Collection entries:

+++

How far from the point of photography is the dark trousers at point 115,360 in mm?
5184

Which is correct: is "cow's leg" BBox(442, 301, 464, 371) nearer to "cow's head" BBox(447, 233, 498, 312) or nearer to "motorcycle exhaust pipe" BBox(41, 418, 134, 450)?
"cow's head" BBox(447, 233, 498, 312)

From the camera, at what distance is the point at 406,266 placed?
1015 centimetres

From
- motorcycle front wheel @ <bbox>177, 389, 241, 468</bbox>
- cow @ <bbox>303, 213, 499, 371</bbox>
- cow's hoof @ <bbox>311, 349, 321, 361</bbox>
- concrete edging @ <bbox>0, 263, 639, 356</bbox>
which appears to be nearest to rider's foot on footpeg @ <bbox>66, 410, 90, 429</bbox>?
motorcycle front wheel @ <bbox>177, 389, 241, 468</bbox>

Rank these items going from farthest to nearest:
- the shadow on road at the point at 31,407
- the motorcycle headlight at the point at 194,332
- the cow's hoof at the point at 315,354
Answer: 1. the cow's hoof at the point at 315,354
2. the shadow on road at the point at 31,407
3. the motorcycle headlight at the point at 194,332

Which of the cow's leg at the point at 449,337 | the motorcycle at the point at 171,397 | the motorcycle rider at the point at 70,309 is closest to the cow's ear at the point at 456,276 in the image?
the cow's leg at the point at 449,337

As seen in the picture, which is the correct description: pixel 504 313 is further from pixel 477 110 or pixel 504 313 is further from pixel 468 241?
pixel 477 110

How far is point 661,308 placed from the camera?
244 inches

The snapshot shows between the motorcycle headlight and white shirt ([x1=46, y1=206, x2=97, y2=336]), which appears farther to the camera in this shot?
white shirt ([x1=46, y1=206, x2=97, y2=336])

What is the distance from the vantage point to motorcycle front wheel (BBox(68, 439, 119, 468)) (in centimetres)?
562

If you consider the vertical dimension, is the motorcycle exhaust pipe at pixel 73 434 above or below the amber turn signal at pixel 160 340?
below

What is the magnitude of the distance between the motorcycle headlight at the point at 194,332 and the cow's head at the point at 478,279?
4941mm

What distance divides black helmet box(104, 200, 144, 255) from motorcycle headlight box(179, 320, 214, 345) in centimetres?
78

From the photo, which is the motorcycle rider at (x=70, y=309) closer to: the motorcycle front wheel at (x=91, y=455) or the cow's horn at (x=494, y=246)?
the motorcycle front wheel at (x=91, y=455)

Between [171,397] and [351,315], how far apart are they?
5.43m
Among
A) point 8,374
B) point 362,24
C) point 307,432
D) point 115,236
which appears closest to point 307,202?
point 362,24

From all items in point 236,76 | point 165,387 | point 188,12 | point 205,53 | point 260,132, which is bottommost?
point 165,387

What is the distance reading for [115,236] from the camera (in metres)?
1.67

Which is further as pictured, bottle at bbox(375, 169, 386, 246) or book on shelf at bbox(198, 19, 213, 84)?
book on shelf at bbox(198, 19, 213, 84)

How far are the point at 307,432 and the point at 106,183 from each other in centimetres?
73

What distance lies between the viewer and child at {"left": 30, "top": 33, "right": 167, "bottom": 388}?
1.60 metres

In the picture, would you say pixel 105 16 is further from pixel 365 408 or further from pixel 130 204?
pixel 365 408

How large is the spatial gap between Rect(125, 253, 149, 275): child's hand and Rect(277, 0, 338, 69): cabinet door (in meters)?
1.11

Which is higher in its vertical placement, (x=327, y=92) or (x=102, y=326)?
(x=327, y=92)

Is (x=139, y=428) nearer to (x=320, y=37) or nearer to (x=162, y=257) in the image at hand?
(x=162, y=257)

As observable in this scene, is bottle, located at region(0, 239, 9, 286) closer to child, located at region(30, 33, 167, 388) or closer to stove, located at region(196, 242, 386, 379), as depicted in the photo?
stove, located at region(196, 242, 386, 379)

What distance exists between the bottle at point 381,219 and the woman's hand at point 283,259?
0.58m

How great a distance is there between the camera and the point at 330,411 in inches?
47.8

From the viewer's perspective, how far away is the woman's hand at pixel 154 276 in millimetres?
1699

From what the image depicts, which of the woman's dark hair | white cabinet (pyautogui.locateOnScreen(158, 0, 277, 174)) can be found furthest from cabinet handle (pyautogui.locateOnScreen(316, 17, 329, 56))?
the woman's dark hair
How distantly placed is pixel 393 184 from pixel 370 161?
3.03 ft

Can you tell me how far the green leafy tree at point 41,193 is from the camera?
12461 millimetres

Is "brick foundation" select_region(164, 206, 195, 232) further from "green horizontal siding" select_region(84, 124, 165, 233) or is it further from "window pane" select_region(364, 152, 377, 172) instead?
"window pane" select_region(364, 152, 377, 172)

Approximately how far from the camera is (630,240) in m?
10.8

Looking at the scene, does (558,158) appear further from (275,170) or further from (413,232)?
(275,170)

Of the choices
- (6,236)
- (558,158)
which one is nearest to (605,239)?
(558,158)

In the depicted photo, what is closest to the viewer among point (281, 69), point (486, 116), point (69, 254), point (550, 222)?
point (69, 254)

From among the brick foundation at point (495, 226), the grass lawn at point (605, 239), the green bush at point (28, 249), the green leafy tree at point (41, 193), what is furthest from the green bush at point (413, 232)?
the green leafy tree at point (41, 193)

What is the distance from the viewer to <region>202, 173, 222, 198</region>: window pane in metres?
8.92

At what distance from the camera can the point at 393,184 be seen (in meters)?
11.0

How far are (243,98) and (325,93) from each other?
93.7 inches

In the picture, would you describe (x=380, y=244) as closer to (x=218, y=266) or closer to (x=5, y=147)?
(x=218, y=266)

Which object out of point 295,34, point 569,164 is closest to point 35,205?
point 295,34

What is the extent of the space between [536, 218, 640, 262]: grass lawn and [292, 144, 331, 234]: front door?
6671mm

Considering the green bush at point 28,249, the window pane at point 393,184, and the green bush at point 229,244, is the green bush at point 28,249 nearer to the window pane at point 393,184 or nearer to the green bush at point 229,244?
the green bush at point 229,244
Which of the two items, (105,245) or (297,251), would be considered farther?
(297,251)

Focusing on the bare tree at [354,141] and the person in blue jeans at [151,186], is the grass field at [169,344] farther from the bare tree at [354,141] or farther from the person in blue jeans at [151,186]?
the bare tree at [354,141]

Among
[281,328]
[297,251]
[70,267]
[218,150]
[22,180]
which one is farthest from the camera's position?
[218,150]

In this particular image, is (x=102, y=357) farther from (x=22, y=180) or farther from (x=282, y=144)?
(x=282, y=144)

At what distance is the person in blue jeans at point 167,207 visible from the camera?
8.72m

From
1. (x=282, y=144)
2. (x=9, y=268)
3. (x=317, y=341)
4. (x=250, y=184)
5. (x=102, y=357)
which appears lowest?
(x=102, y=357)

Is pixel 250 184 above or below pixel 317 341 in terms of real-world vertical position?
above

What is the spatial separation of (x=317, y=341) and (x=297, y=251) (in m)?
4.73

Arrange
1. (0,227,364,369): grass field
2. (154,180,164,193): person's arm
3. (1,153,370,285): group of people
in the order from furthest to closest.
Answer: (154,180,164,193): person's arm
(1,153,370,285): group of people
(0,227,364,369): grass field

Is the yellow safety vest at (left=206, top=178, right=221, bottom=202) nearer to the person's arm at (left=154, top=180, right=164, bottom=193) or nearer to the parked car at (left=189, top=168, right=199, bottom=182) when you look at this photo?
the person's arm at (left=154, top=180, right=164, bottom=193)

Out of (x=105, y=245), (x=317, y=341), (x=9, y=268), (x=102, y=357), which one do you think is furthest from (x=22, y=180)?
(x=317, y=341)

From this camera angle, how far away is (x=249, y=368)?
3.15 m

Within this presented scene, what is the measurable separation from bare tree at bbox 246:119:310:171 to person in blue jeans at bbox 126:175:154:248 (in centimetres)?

+++

§ **Aim**:
Restate every entry word for word.

§ **Exercise answer**:
How far from the point of photography is the dark trousers at point 115,360 in mm?
5184

Which is correct: is "cow's leg" BBox(442, 301, 464, 371) nearer to "cow's head" BBox(447, 233, 498, 312) or nearer to "motorcycle exhaust pipe" BBox(41, 418, 134, 450)?
"cow's head" BBox(447, 233, 498, 312)

From the camera, at what distance is the point at 406,266 placed?
1015 centimetres

From
- motorcycle front wheel @ <bbox>177, 389, 241, 468</bbox>
- cow @ <bbox>303, 213, 499, 371</bbox>
- cow's hoof @ <bbox>311, 349, 321, 361</bbox>
- concrete edging @ <bbox>0, 263, 639, 356</bbox>
which appears to be nearest to rider's foot on footpeg @ <bbox>66, 410, 90, 429</bbox>?
motorcycle front wheel @ <bbox>177, 389, 241, 468</bbox>

Rank these items going from farthest to nearest:
- the shadow on road at the point at 31,407
- the motorcycle headlight at the point at 194,332
- the cow's hoof at the point at 315,354
Answer: 1. the cow's hoof at the point at 315,354
2. the shadow on road at the point at 31,407
3. the motorcycle headlight at the point at 194,332

Which of the cow's leg at the point at 449,337 | the motorcycle at the point at 171,397 | the motorcycle rider at the point at 70,309 is closest to the cow's ear at the point at 456,276 in the image?
the cow's leg at the point at 449,337

As seen in the picture, which is the correct description: pixel 504 313 is further from pixel 477 110 or pixel 504 313 is further from pixel 468 241?
pixel 477 110

How far is point 661,308 placed from the camera?
244 inches

The snapshot shows between the motorcycle headlight and white shirt ([x1=46, y1=206, x2=97, y2=336]), which appears farther to the camera in this shot?
white shirt ([x1=46, y1=206, x2=97, y2=336])

What is the distance from the vantage point to motorcycle front wheel (BBox(68, 439, 119, 468)) (in centimetres)?
562

If you consider the vertical dimension, is the motorcycle exhaust pipe at pixel 73 434 above or below the amber turn signal at pixel 160 340?
below

What is the magnitude of the distance between the motorcycle headlight at the point at 194,332 and the cow's head at the point at 478,279?
4941mm

What distance divides black helmet box(104, 200, 144, 255) from motorcycle headlight box(179, 320, 214, 345) in centimetres?
78

From the photo, which is the motorcycle rider at (x=70, y=309) closer to: the motorcycle front wheel at (x=91, y=455) or the cow's horn at (x=494, y=246)?
the motorcycle front wheel at (x=91, y=455)

Between [171,397] and [351,315], how far apart are they?
5.43m
Among
A) point 8,374
B) point 362,24
C) point 307,432
D) point 115,236
which appears closest to point 307,202?
point 362,24

From all items in point 236,76 | point 165,387 | point 188,12 | point 205,53 | point 260,132, which is bottommost?
point 165,387

What is the distance reading for [115,236] from the camera (in metres)?
1.67

Which is further as pictured, bottle at bbox(375, 169, 386, 246) or book on shelf at bbox(198, 19, 213, 84)?
book on shelf at bbox(198, 19, 213, 84)

How far are the point at 307,432 and the point at 106,183 from each other in centimetres?
73

What distance lies between the viewer and child at {"left": 30, "top": 33, "right": 167, "bottom": 388}?
1.60 metres

In the picture, would you say pixel 105 16 is further from pixel 365 408 or further from pixel 130 204?
pixel 365 408

How large is the spatial gap between Rect(125, 253, 149, 275): child's hand and Rect(277, 0, 338, 69): cabinet door (in meters)?
1.11

Which is higher in its vertical placement, (x=327, y=92) or (x=102, y=326)?
(x=327, y=92)

Is (x=139, y=428) nearer to (x=320, y=37) or nearer to (x=162, y=257) in the image at hand?
(x=162, y=257)

As observable in this scene, is bottle, located at region(0, 239, 9, 286) closer to child, located at region(30, 33, 167, 388) or closer to stove, located at region(196, 242, 386, 379), as depicted in the photo?
stove, located at region(196, 242, 386, 379)

What distance exists between the bottle at point 381,219 and the woman's hand at point 283,259?
0.58m

How great a distance is there between the camera and the point at 330,411 in inches?
47.8

From the viewer's perspective, how far away is the woman's hand at pixel 154 276 in millimetres?
1699

From what the image depicts, which of the woman's dark hair | white cabinet (pyautogui.locateOnScreen(158, 0, 277, 174)) can be found furthest from cabinet handle (pyautogui.locateOnScreen(316, 17, 329, 56))?
the woman's dark hair
How distantly placed is pixel 393 184 from pixel 370 161?
3.03 ft

Can you tell me how far the green leafy tree at point 41,193 is from the camera?
12461 millimetres

Is "brick foundation" select_region(164, 206, 195, 232) further from "green horizontal siding" select_region(84, 124, 165, 233) or is it further from "window pane" select_region(364, 152, 377, 172) instead?
"window pane" select_region(364, 152, 377, 172)

Approximately how far from the camera is (630,240) in m?
10.8

Looking at the scene, does (558,158) appear further from (275,170) or further from (413,232)?
(275,170)

Of the choices
- (6,236)
- (558,158)
which one is nearest to (605,239)?
(558,158)

In the depicted photo, what is closest to the viewer among point (281, 69), point (486, 116), point (69, 254), point (550, 222)?
point (69, 254)

From among the brick foundation at point (495, 226), the grass lawn at point (605, 239), the green bush at point (28, 249), the green leafy tree at point (41, 193), what is furthest from the green bush at point (413, 232)?
the green leafy tree at point (41, 193)

What is the distance from the viewer to <region>202, 173, 222, 198</region>: window pane in metres?
8.92

At what distance from the camera can the point at 393,184 be seen (in meters)?
11.0

How far are (243,98) and (325,93) from each other?
93.7 inches

In the picture, would you describe (x=380, y=244) as closer to (x=218, y=266) or closer to (x=5, y=147)?
(x=218, y=266)

Which object out of point 295,34, point 569,164 is closest to point 35,205?
point 295,34

What is the extent of the space between [536, 218, 640, 262]: grass lawn and [292, 144, 331, 234]: front door?
6671mm

Considering the green bush at point 28,249, the window pane at point 393,184, and the green bush at point 229,244, is the green bush at point 28,249 nearer to the window pane at point 393,184 or nearer to the green bush at point 229,244?
the green bush at point 229,244
Which of the two items, (105,245) or (297,251), would be considered farther?
(297,251)

Focusing on the bare tree at [354,141] and the person in blue jeans at [151,186], is the grass field at [169,344] farther from the bare tree at [354,141] or farther from the person in blue jeans at [151,186]?
the bare tree at [354,141]

Among
[281,328]
[297,251]
[70,267]
[218,150]
[22,180]
which one is farthest from the camera's position?
[218,150]

In this particular image, is (x=102, y=357) farther from (x=22, y=180) or farther from (x=282, y=144)?
(x=282, y=144)

At what distance is the person in blue jeans at point 167,207 visible from the camera?
8.72m

From
1. (x=282, y=144)
2. (x=9, y=268)
3. (x=317, y=341)
4. (x=250, y=184)
5. (x=102, y=357)
which appears lowest?
(x=102, y=357)

Is pixel 250 184 above or below pixel 317 341 in terms of real-world vertical position?
above

What is the spatial separation of (x=317, y=341) and (x=297, y=251) (in m)?
4.73

Arrange
1. (0,227,364,369): grass field
2. (154,180,164,193): person's arm
3. (1,153,370,285): group of people
in the order from furthest to closest.
Answer: (154,180,164,193): person's arm
(1,153,370,285): group of people
(0,227,364,369): grass field

Is the yellow safety vest at (left=206, top=178, right=221, bottom=202) nearer to the person's arm at (left=154, top=180, right=164, bottom=193) or nearer to the parked car at (left=189, top=168, right=199, bottom=182) when you look at this photo?
the person's arm at (left=154, top=180, right=164, bottom=193)

Out of (x=105, y=245), (x=317, y=341), (x=9, y=268), (x=102, y=357), which one do you think is furthest from (x=22, y=180)?
(x=317, y=341)

From this camera angle, how far away is (x=249, y=368)?
3.15 m

Within this presented scene, what is the measurable separation from bare tree at bbox 246:119:310:171 to person in blue jeans at bbox 126:175:154:248 (in centimetres)?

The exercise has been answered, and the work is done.